• [Task goal] Pull out each line of the records below that contains the string "printed". Uppercase and lowercase letters count as different.

• [Task data]
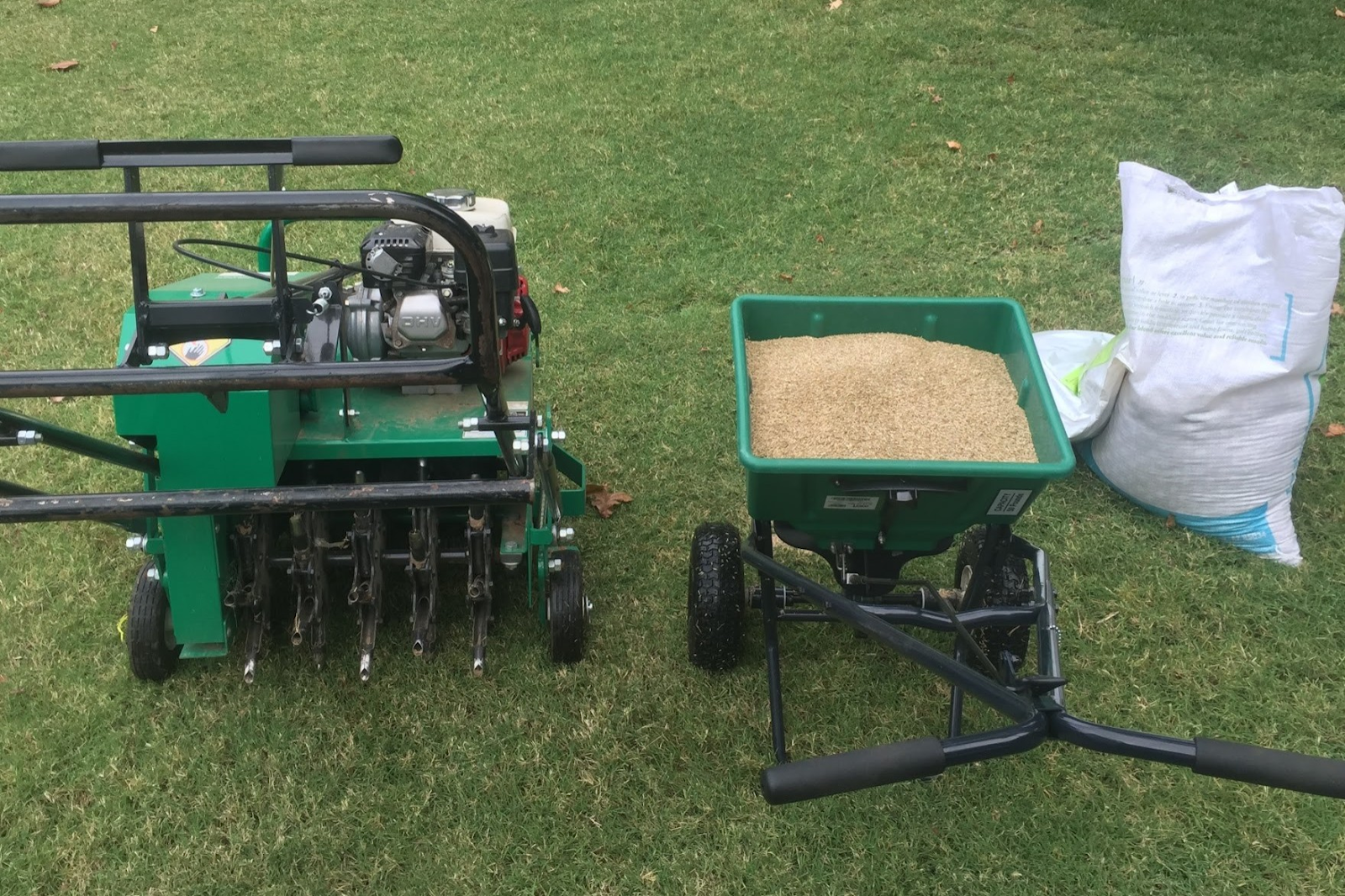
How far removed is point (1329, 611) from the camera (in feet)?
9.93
---
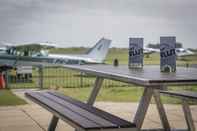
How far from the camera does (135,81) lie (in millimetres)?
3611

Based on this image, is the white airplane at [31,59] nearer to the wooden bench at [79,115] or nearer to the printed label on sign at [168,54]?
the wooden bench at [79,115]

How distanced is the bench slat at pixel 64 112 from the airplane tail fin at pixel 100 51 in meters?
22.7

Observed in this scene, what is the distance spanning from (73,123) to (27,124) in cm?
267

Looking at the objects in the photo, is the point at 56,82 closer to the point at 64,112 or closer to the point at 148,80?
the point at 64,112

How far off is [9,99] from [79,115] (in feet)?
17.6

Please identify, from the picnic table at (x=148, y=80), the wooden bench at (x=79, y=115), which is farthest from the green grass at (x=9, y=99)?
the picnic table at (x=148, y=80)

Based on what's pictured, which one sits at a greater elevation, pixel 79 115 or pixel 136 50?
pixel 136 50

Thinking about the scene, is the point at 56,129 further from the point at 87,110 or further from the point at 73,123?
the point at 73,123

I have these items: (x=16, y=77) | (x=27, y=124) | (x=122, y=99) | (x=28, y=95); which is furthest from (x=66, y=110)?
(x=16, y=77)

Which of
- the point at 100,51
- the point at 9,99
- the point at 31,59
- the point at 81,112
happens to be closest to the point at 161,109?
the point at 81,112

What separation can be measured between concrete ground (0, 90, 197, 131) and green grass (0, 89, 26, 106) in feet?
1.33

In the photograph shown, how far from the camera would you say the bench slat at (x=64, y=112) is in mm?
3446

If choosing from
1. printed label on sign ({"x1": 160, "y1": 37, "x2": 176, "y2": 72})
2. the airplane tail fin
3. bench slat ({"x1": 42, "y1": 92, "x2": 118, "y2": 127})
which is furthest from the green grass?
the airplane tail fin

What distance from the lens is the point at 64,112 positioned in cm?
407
==
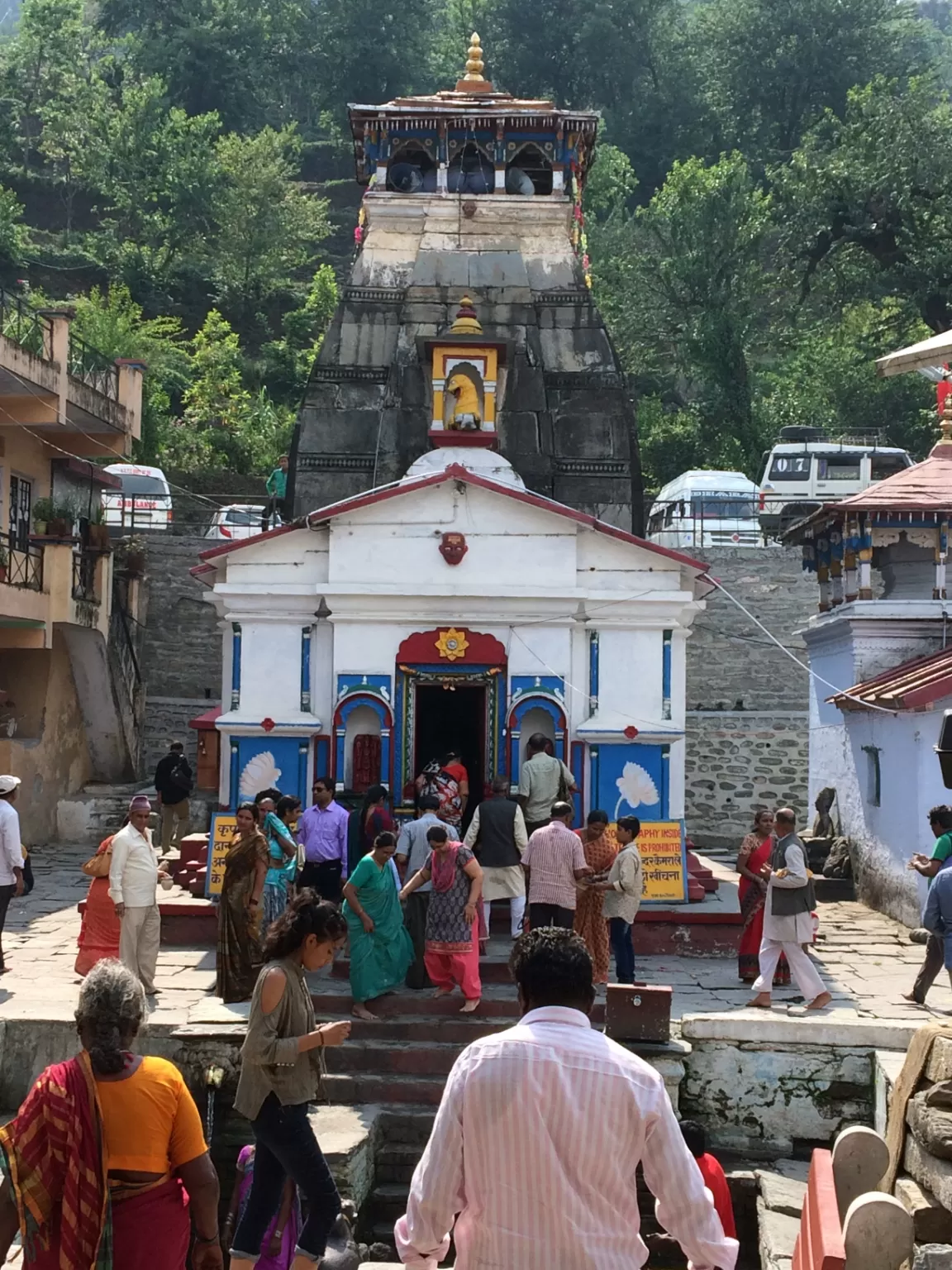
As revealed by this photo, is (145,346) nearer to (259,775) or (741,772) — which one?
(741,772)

• [Output of the exercise]
Based on this image, is the white airplane at [31,59] nearer to the wooden bench at [79,115] or nearer to the printed label on sign at [168,54]?
1. printed label on sign ({"x1": 160, "y1": 37, "x2": 176, "y2": 72})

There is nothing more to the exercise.